REQUIREMENT
Return, with both end lines included, exactly what the data below holds from the line with "Logo de XLS MEDICAL" through the line with "Margerite Earrings", though not the pictures.
========
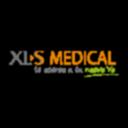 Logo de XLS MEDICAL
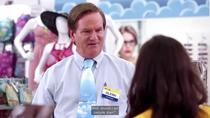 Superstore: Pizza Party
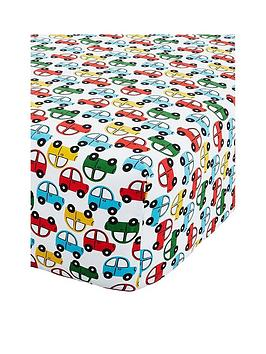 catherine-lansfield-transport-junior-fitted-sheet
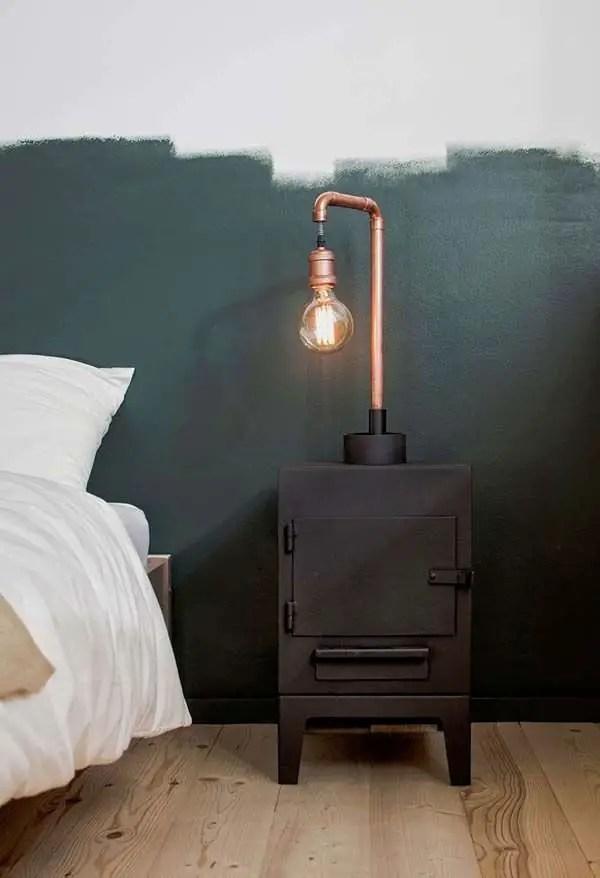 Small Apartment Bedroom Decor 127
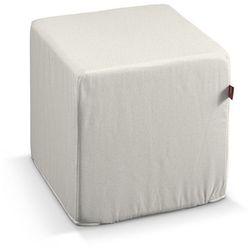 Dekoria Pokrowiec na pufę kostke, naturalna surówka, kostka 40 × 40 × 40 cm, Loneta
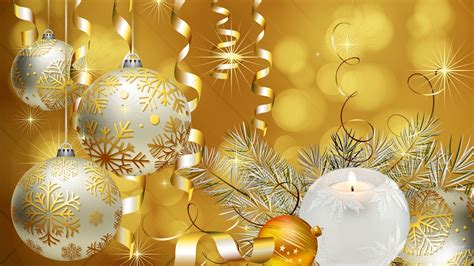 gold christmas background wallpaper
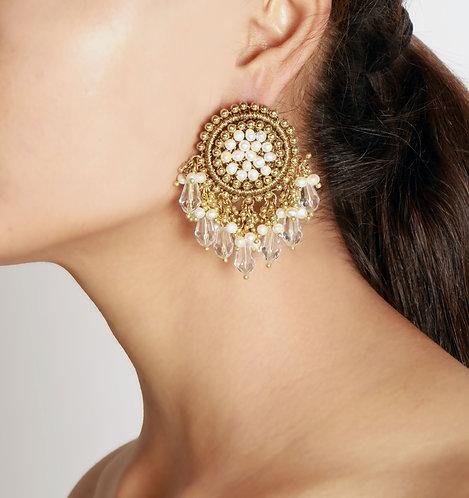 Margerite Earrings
========
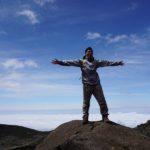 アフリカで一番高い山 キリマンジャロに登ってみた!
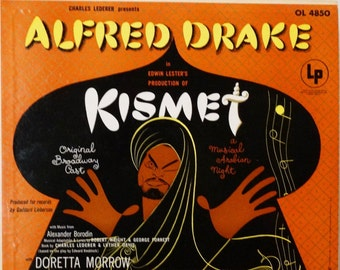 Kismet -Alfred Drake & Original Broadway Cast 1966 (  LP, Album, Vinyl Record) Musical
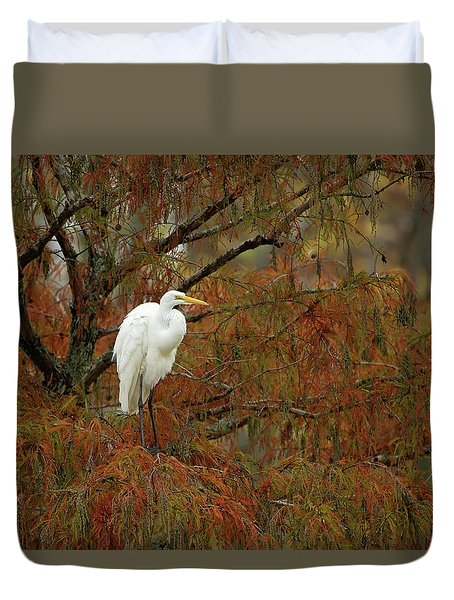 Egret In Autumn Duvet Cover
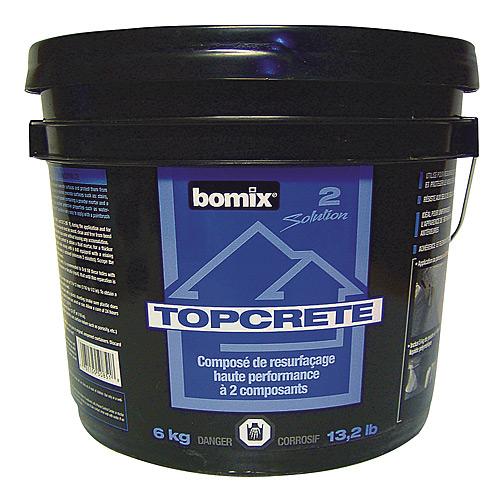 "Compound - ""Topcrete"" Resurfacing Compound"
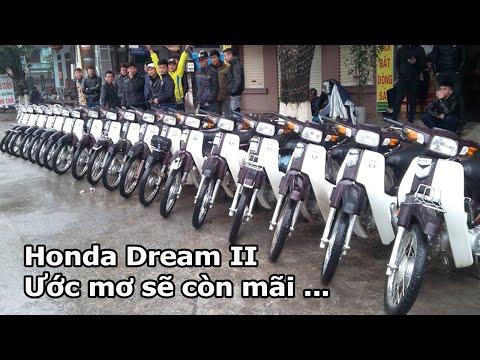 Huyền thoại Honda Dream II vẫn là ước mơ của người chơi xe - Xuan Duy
========
EXERCISE SOLUTION
 Logo de XLS MEDICAL
 Superstore: Pizza Party
 catherine-lansfield-transport-junior-fitted-sheet
 Small Apartment Bedroom Decor 127
 Dekoria Pokrowiec na pufę kostke, naturalna surówka, kostka 40 × 40 × 40 cm, Loneta
 gold christmas background wallpaper
 Margerite Earrings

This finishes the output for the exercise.